::: Lesetext
Nach der Safety-Car-Phase war das Rennen auf nasser Bahn richtig interessant. Fast alle Fahrer hatten noch Slicks aufgezogen und ein Wechsel auf Regenreifen kam für mich nicht in Frage, da es dafür schon zu spät im Rennen war. Im Funkkontakt mit dem Team haben wir ausgerechnet, dass es nach der Wiederaufnahme des Rennens maximal noch fünf oder sechs Runden geben würde und deshalb verwarfen wir die Idee eines Reifenwechsels.

In der Schlussphase hat dann jeder mit jedem gekämpft und versucht irgendwie einen Platz gut zu machen. Dabei konnte sich Paul als Führender etwas absetzen und ich orientierte mich eher nach hinten, weil er zu diesem Zeitpunkt des Rennens einen Tick schneller war. Hinterher war es natürlich eine schöne Überraschung, dass Paul eine Strafe bekam und ich so den Sieg erbte, aber als Rennfahrer möchte man am liebsten auf der Strecke gewinnen. Deshalb tut es mir leid für ihn, aber für meinen Kampf um die Meisterschaft war es ein wichtiger Schritt.

Formel 3 minus zwei

Am Nürburgring war die Formel 1 für mich noch kein Thema - denn es machte überhaupt keinen Sinn mir darüber unnötig den Kopf zu zerbrechen. Dennoch habe ich natürlich gehofft, dass es irgendwie mit der Superlizenz und meinem Einsatz klappen würde. Für das Happy-End musste ich aber bis zur letzten Sekunde zittern. Die Entscheidung fiel erst am Mittwochnachmittag. Zu diesem Zeitpunkt saß ich gerade im Flieger nach Istanbul. Als ich ausgestiegen bin, hatte ich fünf oder sechs Glückwunsch-sms auf dem Handy. Da wurde mir klar: Ich hatte es geschafft!
::::::
::: Daten
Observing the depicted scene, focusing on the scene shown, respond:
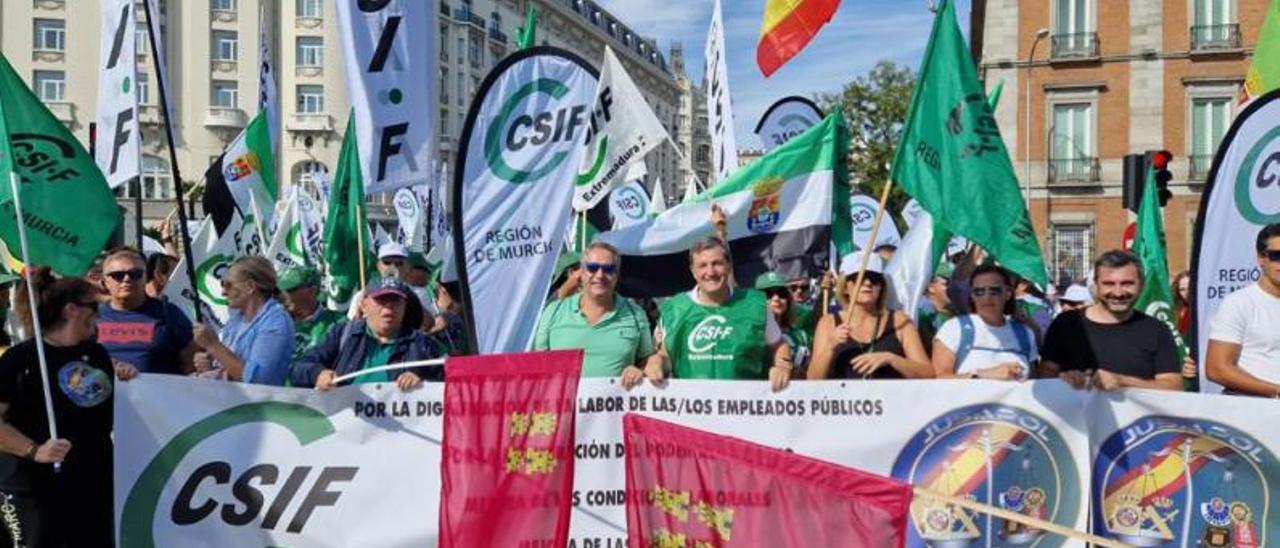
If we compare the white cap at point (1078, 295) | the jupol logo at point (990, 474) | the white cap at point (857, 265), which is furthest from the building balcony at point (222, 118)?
the jupol logo at point (990, 474)

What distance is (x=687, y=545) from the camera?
196 inches

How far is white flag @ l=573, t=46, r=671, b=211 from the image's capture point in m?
8.16

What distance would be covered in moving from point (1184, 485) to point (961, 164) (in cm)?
172

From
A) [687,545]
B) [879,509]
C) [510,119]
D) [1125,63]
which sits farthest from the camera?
[1125,63]

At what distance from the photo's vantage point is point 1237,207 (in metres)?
6.88

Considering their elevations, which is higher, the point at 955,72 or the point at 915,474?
the point at 955,72

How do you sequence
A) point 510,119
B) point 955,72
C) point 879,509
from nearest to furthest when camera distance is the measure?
point 879,509 < point 955,72 < point 510,119

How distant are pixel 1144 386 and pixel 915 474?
103 centimetres

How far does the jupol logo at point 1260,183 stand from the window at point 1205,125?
36790 millimetres

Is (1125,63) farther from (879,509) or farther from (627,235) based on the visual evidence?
(879,509)

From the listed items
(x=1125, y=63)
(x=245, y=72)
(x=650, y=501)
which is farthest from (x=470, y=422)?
(x=245, y=72)

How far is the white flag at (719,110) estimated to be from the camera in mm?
11977

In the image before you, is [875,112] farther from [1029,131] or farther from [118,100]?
[118,100]

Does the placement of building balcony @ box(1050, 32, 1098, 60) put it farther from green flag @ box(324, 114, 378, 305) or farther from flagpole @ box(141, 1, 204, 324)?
flagpole @ box(141, 1, 204, 324)
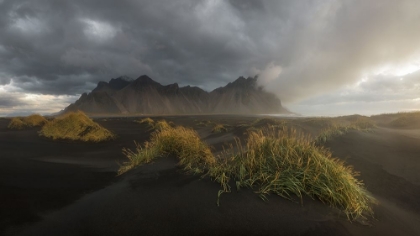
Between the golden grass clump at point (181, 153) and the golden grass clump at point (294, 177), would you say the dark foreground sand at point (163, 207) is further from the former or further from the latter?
the golden grass clump at point (181, 153)

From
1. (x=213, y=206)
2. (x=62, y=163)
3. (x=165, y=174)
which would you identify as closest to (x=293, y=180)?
(x=213, y=206)

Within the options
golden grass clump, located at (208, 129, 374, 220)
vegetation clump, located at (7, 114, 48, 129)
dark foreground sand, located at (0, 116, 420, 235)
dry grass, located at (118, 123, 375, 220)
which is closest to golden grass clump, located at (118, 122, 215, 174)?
dry grass, located at (118, 123, 375, 220)

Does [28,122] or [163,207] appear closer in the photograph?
[163,207]

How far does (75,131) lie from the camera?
16672 millimetres

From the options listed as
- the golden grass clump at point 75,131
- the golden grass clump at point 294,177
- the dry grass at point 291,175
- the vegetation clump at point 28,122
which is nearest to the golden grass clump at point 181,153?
the dry grass at point 291,175

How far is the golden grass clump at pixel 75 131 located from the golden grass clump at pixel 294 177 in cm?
1407

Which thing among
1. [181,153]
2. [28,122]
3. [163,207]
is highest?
[28,122]

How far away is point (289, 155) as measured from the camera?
5.85 metres

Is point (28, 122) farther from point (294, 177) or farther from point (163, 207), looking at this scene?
point (294, 177)

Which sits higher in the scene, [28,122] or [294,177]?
[28,122]

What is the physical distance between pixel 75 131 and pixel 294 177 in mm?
17381

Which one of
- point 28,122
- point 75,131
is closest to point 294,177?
point 75,131

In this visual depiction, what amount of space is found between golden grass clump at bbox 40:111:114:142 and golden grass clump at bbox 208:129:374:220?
46.1 feet

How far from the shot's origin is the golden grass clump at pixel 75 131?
16047 mm
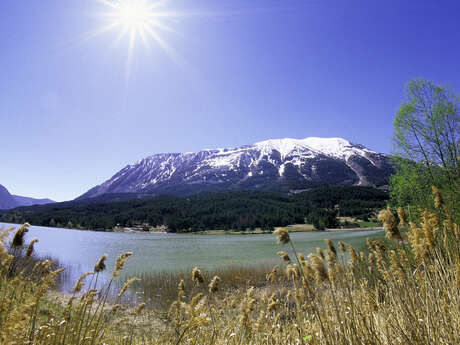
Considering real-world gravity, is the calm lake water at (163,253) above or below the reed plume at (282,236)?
below

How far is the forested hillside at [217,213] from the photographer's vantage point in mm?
136375

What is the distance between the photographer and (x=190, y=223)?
13750 centimetres

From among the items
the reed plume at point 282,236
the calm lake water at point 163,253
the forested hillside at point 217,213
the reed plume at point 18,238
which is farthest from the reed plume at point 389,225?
the forested hillside at point 217,213

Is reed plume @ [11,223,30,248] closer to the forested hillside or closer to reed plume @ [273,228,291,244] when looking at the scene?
reed plume @ [273,228,291,244]

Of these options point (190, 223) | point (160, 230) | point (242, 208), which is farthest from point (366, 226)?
point (160, 230)

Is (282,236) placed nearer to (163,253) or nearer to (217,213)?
(163,253)

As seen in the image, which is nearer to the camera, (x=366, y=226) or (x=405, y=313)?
(x=405, y=313)

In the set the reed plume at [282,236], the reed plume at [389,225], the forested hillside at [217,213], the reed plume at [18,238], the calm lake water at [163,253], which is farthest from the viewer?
the forested hillside at [217,213]

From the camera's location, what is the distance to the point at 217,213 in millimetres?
154000

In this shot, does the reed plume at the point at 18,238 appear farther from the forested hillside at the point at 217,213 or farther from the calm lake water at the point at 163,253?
the forested hillside at the point at 217,213

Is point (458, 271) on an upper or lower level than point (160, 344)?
upper

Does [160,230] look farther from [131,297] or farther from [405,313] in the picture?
[405,313]

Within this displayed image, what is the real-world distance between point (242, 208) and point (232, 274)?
142991 millimetres

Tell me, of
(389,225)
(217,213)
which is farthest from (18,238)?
(217,213)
::::::
Aufgabenstellung: Nehmen Sie den Faden des Rennberichts oben nach seinem letzten Satz wieder auf und schreiben Sie ihn weiter.

Schriftliche Antwort:
Übermäßig nervös war ich nicht. Am Freitagmorgen kamen zwar alle möglichen Leute zu mir und fragten, ob ich schon nervös sei, aber das war nicht so. Allerdings dachte ich mir dabei: Wenn die alle so weiterreden, werde ich am Ende noch nervös. Als dann der Motor das erste Mal angelassen wurde, war ich schon etwas aufgeregt, aber ich war ruhig genug, um mich auf meine Arbeit zu konzentrieren. Die da war: Daten für die Stammfahrer zu sammeln - und nicht, eine Bestzeit zu fahren. Dass es trotzdem schon in meiner zweiten Trainingssession zur schnellsten Rundenzeit gereicht hat, hätte ich nie gedacht. Als ich meinen Namen als Vergleichszeit auf der Boxentafel und der Zeitnahme auf den Videoleinwänden sah, konnte ich es gar nicht glauben. Am wichtigsten war es nicht zu viel über alles nachzudenken, sondern einfach los zu fahren und meine Arbeit zu machen.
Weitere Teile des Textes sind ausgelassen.